Part Five: Break the Chains of Hipsterism

Hipster week is almost over. Time for Lane Cummings to save us all.

Lane Cummingsby Lane Cummings

Part Five: How to Break the Chains of Being a Hipster and Get F-ing Real

These series of articles honestly wouldn’t be worth a good goddamn if I didn’t offer some help for the poor people (ha!) shackled by the chains of their own insecurity which they have allowed to morph in a rampant out of control fashion into nothing short of a monster.

1. Make a pledge to basic hygiene. Start slow, like say, showering every other day and then, once you feel comfortable (and brave), commit to a daily shower. Comb your hair. Your hair doesn’t have to lie flat and neat, but the word “peacock” should not come to people’s minds when they see you. Also, your hair should ideally be clean. No one should look at your hair and think “that dripping oil and grease is so plentiful someone should harness it as a natural resource."

 

2. Open your closet and look through your clothes. Ideally, you should do this with a non-hipster friend. Hold each article of clothing up in front of your friend and if the words “homeless person” come to your friend’s mind, well, let’s just say that garment goes in the good old donate pile. Throw away any article of clothing that you bought because it “makes a statement.” I’m talking about that orange vinyl belt that you wear with your tattered, blue, flannel shirt. The faux fur cape for special occasions. The “I heart Cinncinatus”  t-shirt that no one understands because they're too stupid, right?

3. Ladies. Purchase bras and wear them. Every day. You have no leeway with this. You must obey.

4. Try other varieties of beer other than PBR or start laying brick. My point is, you have no justification to usurp the working man’s beer as some emaciated whiner that hangs around coffee shops. And while I would never say anything to knock PBR, there do exist more fragrant, flavored and nuanced varieties of beer that I have a feeling you’ll enjoy a whole lot more. And let’s get real, you can afford it.

5. Don’t try to “educate” others about the problems of the world. Honestly, hipsters are the worst people to do this. They end up ranting and raving how those cardboard coffee cups sleeves kill baby seals and you, as someone who gets their coffee to go, is a major part of the problem. If you’re truly worried about the baby seals, why don’t you try some real activism to save them? Donate your allowance money to the numerous organizations that seek to protect wildlife.  Hipsters are known for their strong, declarative speeches on things from bread to nuanced. Removing these “and that’s the problem with our world” type rants from your speech is a definite good thing.
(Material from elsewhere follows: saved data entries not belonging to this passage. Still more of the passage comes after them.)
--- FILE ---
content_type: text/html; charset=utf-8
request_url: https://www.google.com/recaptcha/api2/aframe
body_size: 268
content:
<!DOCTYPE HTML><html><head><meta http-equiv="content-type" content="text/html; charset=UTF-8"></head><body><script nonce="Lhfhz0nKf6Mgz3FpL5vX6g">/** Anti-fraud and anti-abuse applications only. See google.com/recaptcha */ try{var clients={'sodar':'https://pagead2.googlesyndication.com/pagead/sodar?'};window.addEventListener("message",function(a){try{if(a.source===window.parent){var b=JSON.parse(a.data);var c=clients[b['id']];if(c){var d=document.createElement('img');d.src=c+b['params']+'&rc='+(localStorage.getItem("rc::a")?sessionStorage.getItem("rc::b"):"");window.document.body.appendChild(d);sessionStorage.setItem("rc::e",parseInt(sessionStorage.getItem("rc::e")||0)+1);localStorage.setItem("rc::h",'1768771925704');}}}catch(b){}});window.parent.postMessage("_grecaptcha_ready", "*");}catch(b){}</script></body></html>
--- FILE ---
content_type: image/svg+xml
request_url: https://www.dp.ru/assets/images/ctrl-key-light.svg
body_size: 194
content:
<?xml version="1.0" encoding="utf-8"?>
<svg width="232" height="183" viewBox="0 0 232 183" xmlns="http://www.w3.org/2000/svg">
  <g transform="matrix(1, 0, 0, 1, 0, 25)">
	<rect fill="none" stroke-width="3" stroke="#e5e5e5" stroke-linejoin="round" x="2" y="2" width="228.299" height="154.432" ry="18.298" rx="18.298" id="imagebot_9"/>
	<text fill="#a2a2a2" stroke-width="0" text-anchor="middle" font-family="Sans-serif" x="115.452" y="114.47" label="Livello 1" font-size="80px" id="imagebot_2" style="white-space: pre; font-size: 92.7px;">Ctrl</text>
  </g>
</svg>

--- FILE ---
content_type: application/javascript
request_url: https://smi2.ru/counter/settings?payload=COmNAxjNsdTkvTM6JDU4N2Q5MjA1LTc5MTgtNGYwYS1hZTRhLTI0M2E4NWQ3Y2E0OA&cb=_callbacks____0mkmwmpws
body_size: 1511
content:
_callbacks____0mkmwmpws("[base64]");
6. Here’s something crazy: ask other people about themselves. I know, I know, it’s a wild idea, but part of the hipster archetype involves being a self-absorbed twat. Before you go on and on about yourself and your “artistry” (see my final point below) get the basic background facts about the person you’re speaking with. Ask him/her where she/she hails from, their interests and goals. It may be hard at first, but this will help strip you of the binding ties of hipster-dom. 

 

7. Take a long hard look in the mirror. If you’re running around throwing paint on canvases and mixing it with the blood of your period, and calling it "avant-garde art," you need to own up to the fact that while you may admire and appreciate art, you are a near psychotic putz and no artist. The same goes for “spoken word” and performance artists. If the strongest feedback you’ve gotten on your work was that it was “cool, man” or “so deck” (I know, folks, it doesn’t sound like English to me either), you have no talent.

But don’t fear. There’s still room in our world for reformed hipsters.